We knew it was possible, permanently dying, that is. Most of the Mechanisms were gone by this point, fallen for the final time. But we didn’t really think it would happen to us till Leslie. It was supposed to be a routine mutiny, one like any other day. Leslie was yelling about some perceived slight, a moved trinket or a broken mug. It was normal, how we kept track of time. I thought nothing of it beyond ‘oh it must be 10 am’. Everything was as it always was, the yelling, the threats, the gunfire. Nothing out of the ordinary. Leslie fell that time. It wasn’t unheard of, we would just shrug and wait for them to roar back to us in a blaze of fury. But as the hours ticked away, as 10 AM changed to 10 PM, we realized how not routine this mutiny was. Because our captain never made so much as a peep, not a twitch, not a single hint of renewed life. It was then, I think we realized we were on a countdown clock, with an unknown timer on our hearts.
I pinch myself in an attempt to wake up, or ground myself, or… I don’t know. I needed a distraction from the growing panic in my chest. I’d be no good to anyone, least of all myself, if I couldn’t breathe. I get up off the ground and look around, desperate at this point to see any sign of life, to know that I wasn't alone here, wherever this is. As I searched for any evidence of another soul, I thought about the last things I remembered.
It was just a regular rampage. Well, as normal as it could be without Leslie and her inevitable flock of devotees. The whole crew was there, for a change. Ursa finally left her medbay, Eshen crawled out of the vents for once, it was great. I even broke out my favorite rampage dress,all black and roses, and got all dolled up with my pearls. The 11 of us were like a comet, running wild through that city, causing mass mayhem and planet wide panic. It was the most euphoric I had felt since Leslie left us behind.

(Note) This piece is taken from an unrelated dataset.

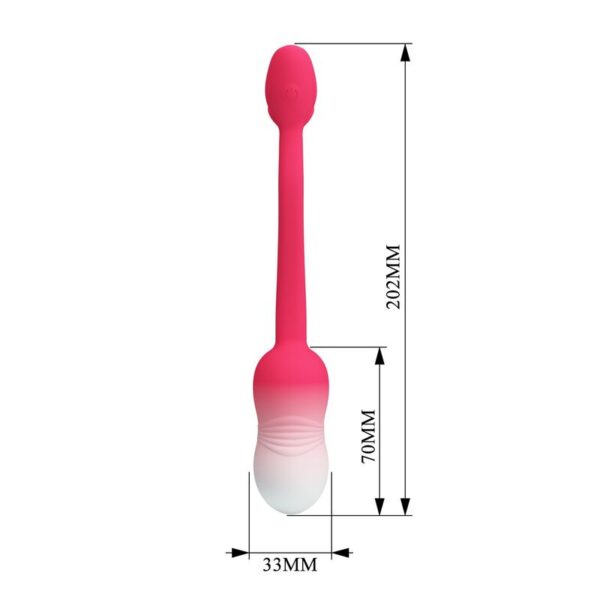 Pretty Love Pulsen — Vibrating Egg, App-Controlled, Pink — App-Controlled Sex Toys — view 19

My mood quickly soured into terror when I saw it though. A truck, headed right for an oblivious Eshen. They didn’t see it. Otherwise I doubt they'd be moving so slow. He was in his Musician form right now, and while I didn't fully understand it and still don’t, I did know that he was squishier in this form. Esh and I may not have always seen eye to eye on everything, but I wouldn't want him to experience what 15,000 kilos felt like going over your water balloon of a body. I guess… i figured if it was anyone else’s time to go, it would be me.

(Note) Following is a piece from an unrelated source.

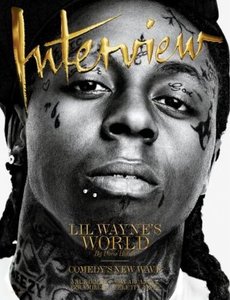 April 2011 cover, featuring Lil Wayne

I'm not the most self preservative type, never really was, and being mechanized certainly didn’t help. Why avoid danger when it can’t actually do lasting harm? But now it could. And maybe it was selfish, but i couldn’t stand the thought of losing anyone else. I wouldn’t survive it. The waiting, the constant thought of “this could be the last moment i ever spend with them”. I'm starting to believe it doesn't matter now tho.
Slowly, almost afraid of what I might find, I move my hand to my chest, hoping to hear and feel that strong thump-thump. My senses remain undisturbed however, as the lack of heartbeat seems to drown out everything else. I sink to my knees as the realization hits me: I didn't make it.
‘Oh, bell dragon forgive me,’ I think as the tears begin to flow freely and unrestrained. ‘Let them have lived’ I beg, as though the bell dragon cares, ‘let Eshen have been uninjured, do not make them pay for my mistakes.’ As the sobs and keens foreign to my ears begin increasing in volume, I think of my crew and how they must be taking this. All the gods, please let them forgive me for this, let Nebula keep xemself together and not fall apart, let Ralphie keep us together as long as they can.
As my tears begin to die down for now, I make an oath. I will see them again. Each and everyone. I may have failed this family in this way, but I will be there in whatever way I can.